PASSAGE SHOWN:
[Start of section]
This is a wrapper around
search_metadata_text()
.The returned DataFrame contains the usual suspects like the title and description for each dataset, the number of rows and columns, the organisms and genome builds involved, whether the dataset has any pre-computed reduced dimensions, and so on.
More details can be found in the Bioconductor metadata index.
See also
list_datasets()
, to list all available datasets.search_metadata_text()
, to search metadata.Examples:
res = search_datasets("brain") res = search_datasets(define_text_query("Neuro%", partial=True") res = search_datasets(define_text_query("10090", field="taxonomy_id") res = search_datasets( define_text_query("GRCm38", field="genome") & (define_text_query("neuro%", partial=True) | define_text_query("pancrea%", partial=True)) )
- Parameters:
query – The search query string or a gypsum.search.object for more complex queries.
cache_directory – Path to cache directory.
overwrite – Whether to overwrite the existing cache. Defaults to False.
latest – Whether to fetch only the latest versions of datasets. Defaults to True.
- Returns:
A
DataFrame
where each row corresponds to a dataset, containing various columns of metadata. Some columns may be lists to capture 1:many mappings.
scrnaseq.upload_dataset module¶
- scrnaseq.upload_dataset.upload_dataset(directory: str, name: str, version: str, package: str = 'scRNAseq', cache_dir: str = '/home/runner/gypsum/cache', deduplicate: bool = True, probation: bool = False, url: str = 'https://gypsum.artifactdb.com', token: str | None = None, concurrent: int = 1, abort_failed: bool = True)[source]¶
Upload the dataset to the gypsum bucket.
This is a wrapper around
upload_directory()
specific to the scRNAseq package.See also
upload_directory()
, to upload a directory to the gypsum backend.- Parameters:
Name – Dataset name.
version – Version name.
directory – Path to a directory containing the
files
to be uploaded. This directory is assumed to correspond to a version of an asset.cache_dir –
Path to the cache for saving files, e.g., in
save_version()
.Used to convert symbolic links to upload links,see
prepare_directory_upload()
.deduplicate – Whether the backend should attempt deduplication of
files
in the immediately previous version. Defaults to True.probation – Whether to perform a probational upload. Defaults to False.
url – URL of the gypsum REST API.
token – GitHub access token to authenticate to the gypsum REST API.
concurrent – Number of concurrent downloads. Defaults to 1.
abort_failed –
Whether to abort the upload on any failure.
Setting this to False can be helpful for diagnosing upload problems.
- Returns:
True if successfull, otherwise False.
scrnaseq.utils module¶
- scrnaseq.utils.format_object_metadata(x) dict [source]¶
Format object related metadata.
Create object-related metadata to validate against the default schema from
fetch_metadata_schema()
. This is intended for downstream package developers who are auto-generating metadata documents to be validated byvalidate_metadata()
.- Parameters:
x – An Python object, typically an instance of a BiocPy class.
- Returns:
Dictionary containing metadata for the object.
- scrnaseq.utils.realize_array(x)[source]¶
Realize a ReloadedArray into a dense array or sparse matrix.
- Parameters:
x – ReloadedArray object.
- Returns:
Realized array or matrix.
- scrnaseq.utils.single_cell_load_object(path: str, metadata: dict | None = None, scrnaseq_realize_assays: bool = False, scrnaseq_realize_reduced_dims: bool = True, **kwargs)[source]¶
Load a
SummarizedExperiment
orSingleCellExperiment
object from a file.- Parameters:
path – Path to the dataset.
metadata – Metadata for the dataset. Defaults to None.
scrnaseq_realize_assays – Whether to realize assays into memory. Defaults to False.
scrnaseq_realize_reduced_dims – Whether to realize reduced dimensions into memory. Defaults to True.
**kwargs – Further arguments to pass to
read_object()
.
- Returns:
A SingleCellExperiment or a SummarizedExperiment derivative of the object.
[End of section]
PROBLEM TO SOLVE: Can you copy, word for word, everything in the scRNAseq documentation from "Setting this to" down to "for the object."? Draw only on the scRNAseq documentation above.

ENTRIES SUPPLIED:
[Start of section]
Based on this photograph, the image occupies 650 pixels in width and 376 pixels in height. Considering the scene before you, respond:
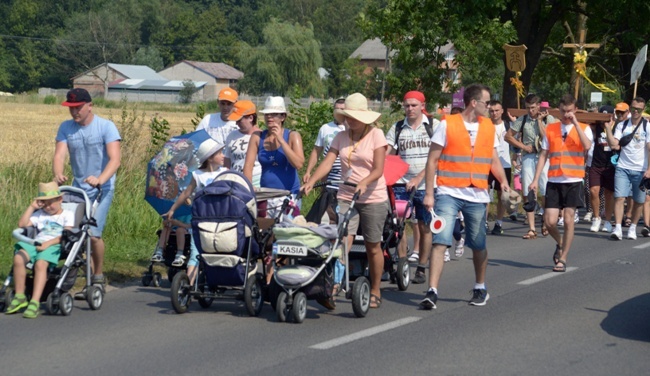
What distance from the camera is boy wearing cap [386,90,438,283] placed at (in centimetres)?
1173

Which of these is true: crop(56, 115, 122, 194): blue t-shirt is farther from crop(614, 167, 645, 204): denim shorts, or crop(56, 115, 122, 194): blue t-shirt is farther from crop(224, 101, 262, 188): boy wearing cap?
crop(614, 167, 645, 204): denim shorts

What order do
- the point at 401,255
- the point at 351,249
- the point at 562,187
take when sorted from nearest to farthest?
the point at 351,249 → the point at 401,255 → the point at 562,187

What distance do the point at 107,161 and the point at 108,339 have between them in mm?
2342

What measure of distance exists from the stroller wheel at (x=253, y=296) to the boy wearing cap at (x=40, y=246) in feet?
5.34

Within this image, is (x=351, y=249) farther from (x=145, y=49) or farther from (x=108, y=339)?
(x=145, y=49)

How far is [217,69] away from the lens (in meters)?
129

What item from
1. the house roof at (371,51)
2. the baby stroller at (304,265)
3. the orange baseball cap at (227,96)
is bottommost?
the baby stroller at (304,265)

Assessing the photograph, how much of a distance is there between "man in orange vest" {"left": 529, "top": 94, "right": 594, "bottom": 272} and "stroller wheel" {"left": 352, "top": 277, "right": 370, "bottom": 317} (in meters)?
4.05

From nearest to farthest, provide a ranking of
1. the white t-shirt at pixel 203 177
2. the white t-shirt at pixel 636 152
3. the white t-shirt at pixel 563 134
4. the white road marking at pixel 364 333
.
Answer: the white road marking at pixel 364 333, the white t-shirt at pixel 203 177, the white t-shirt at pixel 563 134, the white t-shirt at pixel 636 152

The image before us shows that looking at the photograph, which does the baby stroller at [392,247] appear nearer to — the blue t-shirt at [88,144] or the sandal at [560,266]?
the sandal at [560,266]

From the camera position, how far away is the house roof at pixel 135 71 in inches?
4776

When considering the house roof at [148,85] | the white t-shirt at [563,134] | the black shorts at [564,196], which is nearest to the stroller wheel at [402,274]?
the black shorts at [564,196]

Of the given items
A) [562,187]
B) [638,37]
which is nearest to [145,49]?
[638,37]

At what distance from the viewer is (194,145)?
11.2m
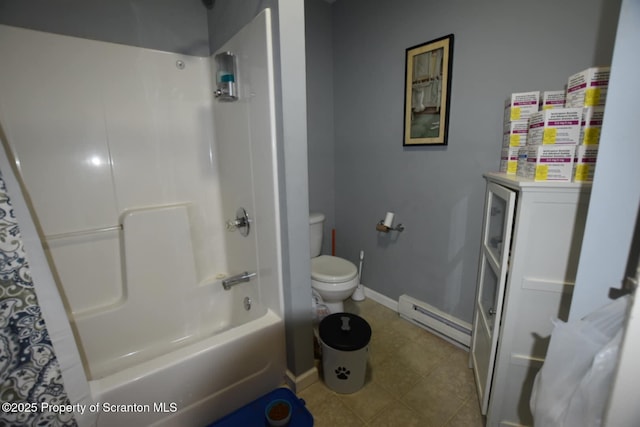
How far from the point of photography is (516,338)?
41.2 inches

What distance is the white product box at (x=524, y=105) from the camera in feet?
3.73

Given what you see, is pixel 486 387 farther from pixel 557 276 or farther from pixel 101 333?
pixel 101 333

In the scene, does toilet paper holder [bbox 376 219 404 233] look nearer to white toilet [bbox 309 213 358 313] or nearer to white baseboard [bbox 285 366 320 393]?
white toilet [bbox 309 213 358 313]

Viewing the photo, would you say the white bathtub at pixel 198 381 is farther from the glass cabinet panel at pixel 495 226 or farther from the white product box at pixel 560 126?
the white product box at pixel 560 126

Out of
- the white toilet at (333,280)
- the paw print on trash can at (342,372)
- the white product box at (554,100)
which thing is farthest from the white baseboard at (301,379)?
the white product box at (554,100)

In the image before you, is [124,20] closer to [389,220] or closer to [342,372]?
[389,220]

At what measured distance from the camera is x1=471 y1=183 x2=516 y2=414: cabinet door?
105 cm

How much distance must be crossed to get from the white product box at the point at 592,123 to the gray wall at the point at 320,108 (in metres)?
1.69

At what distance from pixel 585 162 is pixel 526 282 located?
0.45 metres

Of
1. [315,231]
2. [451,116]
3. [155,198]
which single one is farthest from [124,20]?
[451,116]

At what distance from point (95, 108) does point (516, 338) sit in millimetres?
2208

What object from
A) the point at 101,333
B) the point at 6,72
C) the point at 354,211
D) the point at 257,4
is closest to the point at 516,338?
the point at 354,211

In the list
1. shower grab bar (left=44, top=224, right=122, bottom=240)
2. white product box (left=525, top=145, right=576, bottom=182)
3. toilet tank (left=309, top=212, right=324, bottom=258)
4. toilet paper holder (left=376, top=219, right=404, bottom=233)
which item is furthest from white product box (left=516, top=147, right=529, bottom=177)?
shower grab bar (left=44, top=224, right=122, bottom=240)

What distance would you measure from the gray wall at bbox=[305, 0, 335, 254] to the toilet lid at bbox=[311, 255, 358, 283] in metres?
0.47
[End of section]
[Start of section]
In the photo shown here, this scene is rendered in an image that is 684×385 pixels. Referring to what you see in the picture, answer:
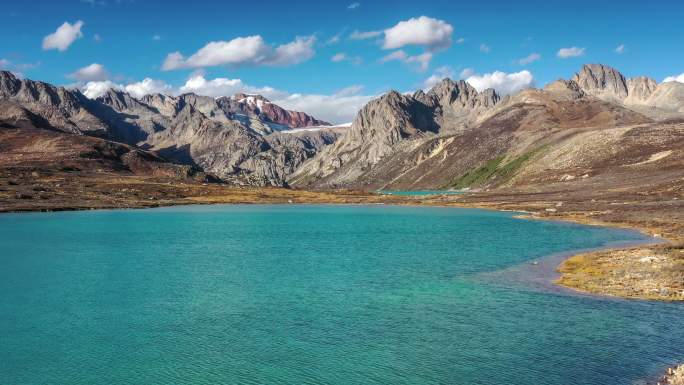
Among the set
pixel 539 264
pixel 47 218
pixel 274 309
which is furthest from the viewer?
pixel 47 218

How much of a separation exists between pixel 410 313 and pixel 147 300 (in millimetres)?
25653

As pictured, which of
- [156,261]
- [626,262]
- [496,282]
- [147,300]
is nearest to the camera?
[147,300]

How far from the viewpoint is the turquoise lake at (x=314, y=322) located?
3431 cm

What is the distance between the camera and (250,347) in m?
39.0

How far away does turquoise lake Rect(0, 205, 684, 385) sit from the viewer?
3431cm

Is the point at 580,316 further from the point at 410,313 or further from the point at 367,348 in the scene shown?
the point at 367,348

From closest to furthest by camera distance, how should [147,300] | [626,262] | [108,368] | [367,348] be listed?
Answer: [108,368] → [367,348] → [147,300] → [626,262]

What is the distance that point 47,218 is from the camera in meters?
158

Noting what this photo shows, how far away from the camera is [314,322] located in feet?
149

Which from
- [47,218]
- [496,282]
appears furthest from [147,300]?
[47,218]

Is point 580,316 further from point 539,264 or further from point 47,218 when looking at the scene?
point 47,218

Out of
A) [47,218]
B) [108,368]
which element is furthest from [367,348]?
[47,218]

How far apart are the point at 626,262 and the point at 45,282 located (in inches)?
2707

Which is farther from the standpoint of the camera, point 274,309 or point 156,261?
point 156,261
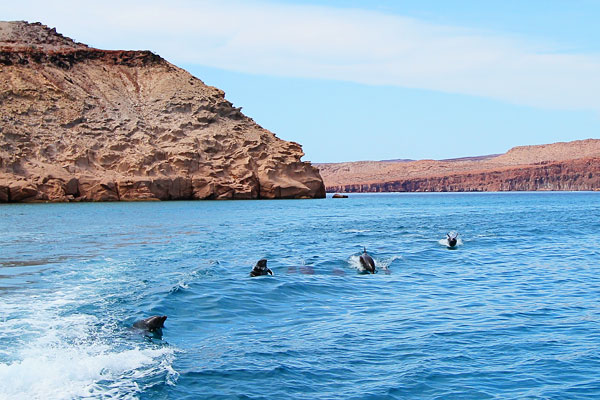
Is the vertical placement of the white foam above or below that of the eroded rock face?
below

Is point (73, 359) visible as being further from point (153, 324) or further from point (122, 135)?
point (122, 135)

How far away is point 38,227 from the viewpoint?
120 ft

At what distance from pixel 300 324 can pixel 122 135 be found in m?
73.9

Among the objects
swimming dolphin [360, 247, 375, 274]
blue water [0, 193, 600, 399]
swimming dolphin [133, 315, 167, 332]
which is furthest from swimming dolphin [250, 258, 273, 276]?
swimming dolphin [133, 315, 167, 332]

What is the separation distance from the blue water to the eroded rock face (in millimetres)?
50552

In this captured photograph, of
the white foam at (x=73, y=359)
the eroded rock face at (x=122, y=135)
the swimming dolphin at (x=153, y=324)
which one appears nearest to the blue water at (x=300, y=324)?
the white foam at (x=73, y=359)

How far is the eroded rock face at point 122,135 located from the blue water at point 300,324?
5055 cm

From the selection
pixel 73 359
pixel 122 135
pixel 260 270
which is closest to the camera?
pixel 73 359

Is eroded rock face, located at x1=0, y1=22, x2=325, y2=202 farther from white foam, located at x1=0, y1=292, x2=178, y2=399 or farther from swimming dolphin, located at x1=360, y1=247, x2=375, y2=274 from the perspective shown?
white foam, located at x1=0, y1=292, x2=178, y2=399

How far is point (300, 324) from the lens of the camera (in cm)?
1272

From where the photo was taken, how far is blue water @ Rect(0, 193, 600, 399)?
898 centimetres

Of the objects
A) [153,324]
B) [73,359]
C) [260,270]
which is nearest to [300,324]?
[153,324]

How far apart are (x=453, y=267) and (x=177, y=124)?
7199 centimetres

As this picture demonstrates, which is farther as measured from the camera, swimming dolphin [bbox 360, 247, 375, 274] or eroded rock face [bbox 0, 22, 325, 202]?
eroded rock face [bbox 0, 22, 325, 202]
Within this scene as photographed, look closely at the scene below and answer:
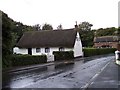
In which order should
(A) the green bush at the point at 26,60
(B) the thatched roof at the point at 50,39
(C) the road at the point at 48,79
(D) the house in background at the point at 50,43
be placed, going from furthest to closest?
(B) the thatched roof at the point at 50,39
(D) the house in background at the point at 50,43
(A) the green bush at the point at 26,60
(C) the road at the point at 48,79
[End of section]
[Start of section]
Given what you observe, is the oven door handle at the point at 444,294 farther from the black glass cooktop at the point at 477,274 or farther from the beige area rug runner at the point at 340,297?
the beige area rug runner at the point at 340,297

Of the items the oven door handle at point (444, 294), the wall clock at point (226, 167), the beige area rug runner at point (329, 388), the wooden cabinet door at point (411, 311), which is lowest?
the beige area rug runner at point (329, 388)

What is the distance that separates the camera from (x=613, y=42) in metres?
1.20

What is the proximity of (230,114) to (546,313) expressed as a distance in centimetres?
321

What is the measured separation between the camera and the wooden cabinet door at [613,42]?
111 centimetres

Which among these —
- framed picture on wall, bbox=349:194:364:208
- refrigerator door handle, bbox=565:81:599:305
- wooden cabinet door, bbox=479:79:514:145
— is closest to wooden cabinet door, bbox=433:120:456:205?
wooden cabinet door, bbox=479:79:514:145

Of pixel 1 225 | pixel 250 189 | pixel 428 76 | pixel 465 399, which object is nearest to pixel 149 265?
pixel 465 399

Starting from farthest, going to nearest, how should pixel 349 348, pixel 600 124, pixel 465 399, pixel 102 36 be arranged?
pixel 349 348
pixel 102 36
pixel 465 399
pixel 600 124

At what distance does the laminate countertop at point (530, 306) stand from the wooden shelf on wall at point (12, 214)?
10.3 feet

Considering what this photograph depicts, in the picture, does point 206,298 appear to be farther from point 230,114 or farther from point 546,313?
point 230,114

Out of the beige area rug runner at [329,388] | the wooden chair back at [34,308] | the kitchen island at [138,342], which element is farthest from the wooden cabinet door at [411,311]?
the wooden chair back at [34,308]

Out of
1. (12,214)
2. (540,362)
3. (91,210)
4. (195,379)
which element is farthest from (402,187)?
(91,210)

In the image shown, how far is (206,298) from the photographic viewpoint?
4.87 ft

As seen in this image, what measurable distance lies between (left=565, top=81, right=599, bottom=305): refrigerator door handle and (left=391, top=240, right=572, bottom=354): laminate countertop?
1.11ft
[End of section]
COMPLETED TASK:
Setting this to False can be helpful for diagnosing upload problems.
- Returns:
True if successfull, otherwise False.
scrnaseq.utils module¶
- scrnaseq.utils.format_object_metadata(x) dict [source]¶
Format object related metadata.
Create object-related metadata to validate against the default schema from
fetch_metadata_schema()
. This is intended for downstream package developers who are auto-generating metadata documents to be validated byvalidate_metadata()
.- Parameters:
x – An Python object, typically an instance of a BiocPy class.
- Returns:
Dictionary containing metadata for the object.